• Work required
Reproduce, word for word, the entire text on the lemA antigen variants, including its closing line about the related journal article.

• Text passage

The invention describes three variants of lemA, an antigen recognized by CD8+ cells in mice infected with Listeria monocytogenes. The antigenic and stabilizing properties of lemA can be accounted for by the covalent association of the immunogenic aminoterminal hexapeptide with the protease resistant scaffolding provided by amino acids 7 to 33 of the lemA sequence (lemA(7-33)). Variants t-lemA, and s-lemA bearing an antigenic sequence immediately preceding lemA(7-33), and lemS containing an immunogenic sequence immediately after lemA(7-33), each induce a CD8+ T cell response and protect the crucial immunogenic oligopeptide from protease degradation. The site of antigen insertion relative to lemA(7-33) can influence antigen processing by preferentially promoting processing either in the cytoplasm or endosomal compartment. Therefore, several embodiments of the invention involve the construction of antigen processing protein molecules and their methods of use. Alternatively, a DNA sequence coding lemA(7-33) may be inserted at an appropriate site to enhance the immunogenicity of the antigenic element coded by a DNA vaccine. In sum, this invention is an attractive, nontoxic alternative to protein/adjuvant combinations in eliciting CD8 responses in vivo and a useful element for enhancing the efficiency with which products coded by DNA vaccines are processed and presented in vivo. Because lemA(7-33) is particularly effective in protecting oligopeptides from proteases, this invention may have particular usefulness in enhancing local T cell at sites such as mucosal surfaces where there may be high proteolytic activity.

A related article was published in the Journal of Immunology at: 1999;163:6741-6747.

• Data

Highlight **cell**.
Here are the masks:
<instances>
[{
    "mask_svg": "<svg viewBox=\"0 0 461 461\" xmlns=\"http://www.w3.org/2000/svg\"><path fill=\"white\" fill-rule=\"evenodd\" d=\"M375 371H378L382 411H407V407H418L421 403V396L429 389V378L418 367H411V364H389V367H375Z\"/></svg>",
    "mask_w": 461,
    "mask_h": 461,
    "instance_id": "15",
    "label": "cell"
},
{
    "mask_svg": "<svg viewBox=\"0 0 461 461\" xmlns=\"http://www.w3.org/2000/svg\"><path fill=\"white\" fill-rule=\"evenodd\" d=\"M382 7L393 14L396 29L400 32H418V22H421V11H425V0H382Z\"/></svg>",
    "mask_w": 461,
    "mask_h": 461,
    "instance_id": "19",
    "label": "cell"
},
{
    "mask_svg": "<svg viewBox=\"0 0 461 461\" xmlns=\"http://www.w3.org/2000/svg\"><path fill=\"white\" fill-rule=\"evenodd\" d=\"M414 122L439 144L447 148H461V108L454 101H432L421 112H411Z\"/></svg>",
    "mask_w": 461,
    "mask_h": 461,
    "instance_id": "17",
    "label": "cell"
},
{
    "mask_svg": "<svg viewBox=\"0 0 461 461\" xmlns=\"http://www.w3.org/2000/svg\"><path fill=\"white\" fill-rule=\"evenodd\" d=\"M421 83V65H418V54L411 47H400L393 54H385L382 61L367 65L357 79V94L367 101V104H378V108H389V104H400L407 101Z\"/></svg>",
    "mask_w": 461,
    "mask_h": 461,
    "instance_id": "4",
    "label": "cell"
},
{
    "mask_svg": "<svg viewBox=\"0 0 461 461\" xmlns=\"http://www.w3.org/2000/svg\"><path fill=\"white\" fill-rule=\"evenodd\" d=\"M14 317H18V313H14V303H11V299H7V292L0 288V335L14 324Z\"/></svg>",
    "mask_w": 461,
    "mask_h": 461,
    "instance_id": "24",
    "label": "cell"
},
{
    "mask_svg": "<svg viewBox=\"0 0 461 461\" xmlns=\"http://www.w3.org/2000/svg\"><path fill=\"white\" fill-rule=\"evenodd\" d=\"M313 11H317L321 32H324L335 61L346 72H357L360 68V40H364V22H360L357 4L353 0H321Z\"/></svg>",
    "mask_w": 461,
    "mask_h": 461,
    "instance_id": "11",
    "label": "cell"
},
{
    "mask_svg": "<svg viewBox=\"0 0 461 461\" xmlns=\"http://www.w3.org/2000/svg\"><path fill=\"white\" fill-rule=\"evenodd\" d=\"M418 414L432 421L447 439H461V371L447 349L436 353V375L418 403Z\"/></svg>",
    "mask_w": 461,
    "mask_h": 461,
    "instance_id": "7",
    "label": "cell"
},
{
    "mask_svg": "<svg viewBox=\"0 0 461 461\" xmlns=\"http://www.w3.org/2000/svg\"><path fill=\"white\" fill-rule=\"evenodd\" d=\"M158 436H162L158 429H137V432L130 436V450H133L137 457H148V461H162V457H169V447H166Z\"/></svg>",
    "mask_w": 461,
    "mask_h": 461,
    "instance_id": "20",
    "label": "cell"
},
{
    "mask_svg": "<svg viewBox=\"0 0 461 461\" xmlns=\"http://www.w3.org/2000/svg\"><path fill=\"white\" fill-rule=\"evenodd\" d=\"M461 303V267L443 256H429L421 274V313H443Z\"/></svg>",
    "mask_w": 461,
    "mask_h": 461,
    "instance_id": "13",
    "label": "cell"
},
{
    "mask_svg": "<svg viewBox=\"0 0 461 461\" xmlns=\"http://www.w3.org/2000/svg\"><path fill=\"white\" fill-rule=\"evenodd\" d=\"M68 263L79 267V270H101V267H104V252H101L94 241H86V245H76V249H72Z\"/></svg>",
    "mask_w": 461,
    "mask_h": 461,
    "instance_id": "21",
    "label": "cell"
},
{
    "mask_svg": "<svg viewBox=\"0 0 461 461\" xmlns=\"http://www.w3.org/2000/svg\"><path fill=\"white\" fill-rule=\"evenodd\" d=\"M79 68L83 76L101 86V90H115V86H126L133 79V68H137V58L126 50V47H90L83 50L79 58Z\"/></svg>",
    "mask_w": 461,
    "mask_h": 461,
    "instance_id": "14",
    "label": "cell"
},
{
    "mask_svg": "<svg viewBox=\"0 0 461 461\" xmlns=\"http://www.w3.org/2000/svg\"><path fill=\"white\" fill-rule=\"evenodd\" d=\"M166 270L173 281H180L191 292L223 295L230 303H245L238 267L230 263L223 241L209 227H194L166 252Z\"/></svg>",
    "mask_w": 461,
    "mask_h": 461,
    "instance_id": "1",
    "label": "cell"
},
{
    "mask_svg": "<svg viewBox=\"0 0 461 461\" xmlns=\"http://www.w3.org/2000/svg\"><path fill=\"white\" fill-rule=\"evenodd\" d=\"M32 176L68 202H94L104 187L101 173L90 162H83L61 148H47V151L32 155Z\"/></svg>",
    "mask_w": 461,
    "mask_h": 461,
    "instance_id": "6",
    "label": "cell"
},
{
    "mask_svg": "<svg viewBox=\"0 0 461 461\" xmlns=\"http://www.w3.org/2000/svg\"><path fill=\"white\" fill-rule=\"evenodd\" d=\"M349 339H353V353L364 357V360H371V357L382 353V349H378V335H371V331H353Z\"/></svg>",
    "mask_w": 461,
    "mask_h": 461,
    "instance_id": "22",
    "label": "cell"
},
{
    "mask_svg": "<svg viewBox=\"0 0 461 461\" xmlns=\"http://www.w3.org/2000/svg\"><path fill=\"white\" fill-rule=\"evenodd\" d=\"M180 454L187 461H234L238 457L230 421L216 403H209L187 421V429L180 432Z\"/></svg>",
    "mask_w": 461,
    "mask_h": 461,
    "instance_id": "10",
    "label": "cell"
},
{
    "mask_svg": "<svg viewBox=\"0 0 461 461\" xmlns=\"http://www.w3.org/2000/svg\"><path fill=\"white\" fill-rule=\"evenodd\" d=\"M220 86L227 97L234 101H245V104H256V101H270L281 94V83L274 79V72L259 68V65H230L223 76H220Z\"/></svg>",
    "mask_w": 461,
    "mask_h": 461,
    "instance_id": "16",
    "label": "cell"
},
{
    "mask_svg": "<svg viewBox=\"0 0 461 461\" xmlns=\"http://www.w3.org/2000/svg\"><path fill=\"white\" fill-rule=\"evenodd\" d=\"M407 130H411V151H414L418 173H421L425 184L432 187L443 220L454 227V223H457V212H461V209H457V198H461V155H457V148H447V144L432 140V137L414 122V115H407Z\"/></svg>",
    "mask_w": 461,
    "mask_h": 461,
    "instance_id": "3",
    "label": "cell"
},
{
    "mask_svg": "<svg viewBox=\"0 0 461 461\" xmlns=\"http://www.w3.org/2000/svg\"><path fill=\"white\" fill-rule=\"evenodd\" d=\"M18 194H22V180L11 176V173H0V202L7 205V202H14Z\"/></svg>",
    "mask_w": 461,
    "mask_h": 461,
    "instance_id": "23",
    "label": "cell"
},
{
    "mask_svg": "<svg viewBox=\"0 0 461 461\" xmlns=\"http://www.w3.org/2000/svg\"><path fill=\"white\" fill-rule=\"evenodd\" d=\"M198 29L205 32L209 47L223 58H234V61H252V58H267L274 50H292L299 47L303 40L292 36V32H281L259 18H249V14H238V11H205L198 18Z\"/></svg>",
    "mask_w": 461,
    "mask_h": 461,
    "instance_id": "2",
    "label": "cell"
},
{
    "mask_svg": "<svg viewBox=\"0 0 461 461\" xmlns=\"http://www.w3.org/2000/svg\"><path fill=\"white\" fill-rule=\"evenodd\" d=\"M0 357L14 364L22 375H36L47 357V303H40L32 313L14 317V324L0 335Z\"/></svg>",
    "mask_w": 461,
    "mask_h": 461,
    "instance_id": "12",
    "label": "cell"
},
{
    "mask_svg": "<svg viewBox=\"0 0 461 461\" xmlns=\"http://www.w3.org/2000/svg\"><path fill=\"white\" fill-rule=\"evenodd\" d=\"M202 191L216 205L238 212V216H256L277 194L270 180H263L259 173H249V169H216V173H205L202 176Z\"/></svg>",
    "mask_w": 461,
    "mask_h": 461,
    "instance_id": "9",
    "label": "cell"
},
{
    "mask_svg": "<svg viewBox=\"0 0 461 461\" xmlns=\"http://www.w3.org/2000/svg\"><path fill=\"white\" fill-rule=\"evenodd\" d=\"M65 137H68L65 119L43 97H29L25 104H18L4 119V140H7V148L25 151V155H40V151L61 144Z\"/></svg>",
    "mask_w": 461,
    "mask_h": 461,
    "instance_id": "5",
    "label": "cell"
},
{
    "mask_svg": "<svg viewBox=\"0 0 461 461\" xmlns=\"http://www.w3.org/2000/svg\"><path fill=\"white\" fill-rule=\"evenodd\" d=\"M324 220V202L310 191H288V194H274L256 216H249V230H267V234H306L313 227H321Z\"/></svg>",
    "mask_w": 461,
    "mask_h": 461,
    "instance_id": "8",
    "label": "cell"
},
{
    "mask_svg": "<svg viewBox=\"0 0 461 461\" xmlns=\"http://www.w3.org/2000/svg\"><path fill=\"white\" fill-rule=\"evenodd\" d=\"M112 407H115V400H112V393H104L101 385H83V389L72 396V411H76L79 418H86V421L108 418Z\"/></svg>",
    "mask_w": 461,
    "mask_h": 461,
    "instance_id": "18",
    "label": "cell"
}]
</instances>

• Finished task
The invention describes three variants of lemA, an antigen recognized by CD8+ cells in mice infected with Listeria monocytogenes. The antigenic and stabilizing properties of lemA can be accounted for by the covalent association of the immunogenic aminoterminal hexapeptide with the protease resistant scaffolding provided by amino acids 7 to 33 of the lemA sequence (lemA(7-33)). Variants t-lemA, and s-lemA bearing an antigenic sequence immediately preceding lemA(7-33), and lemS containing an immunogenic sequence immediately after lemA(7-33), each induce a CD8+ T cell response and protect the crucial immunogenic oligopeptide from protease degradation. The site of antigen insertion relative to lemA(7-33) can influence antigen processing by preferentially promoting processing either in the cytoplasm or endosomal compartment. Therefore, several embodiments of the invention involve the construction of antigen processing protein molecules and their methods of use. Alternatively, a DNA sequence coding lemA(7-33) may be inserted at an appropriate site to enhance the immunogenicity of the antigenic element coded by a DNA vaccine. In sum, this invention is an attractive, nontoxic alternative to protein/adjuvant combinations in eliciting CD8 responses in vivo and a useful element for enhancing the efficiency with which products coded by DNA vaccines are processed and presented in vivo. Because lemA(7-33) is particularly effective in protecting oligopeptides from proteases, this invention may have particular usefulness in enhancing local T cell at sites such as mucosal surfaces where there may be high proteolytic activity.

A related article was published in the Journal of Immunology at: 1999;163:6741-6747.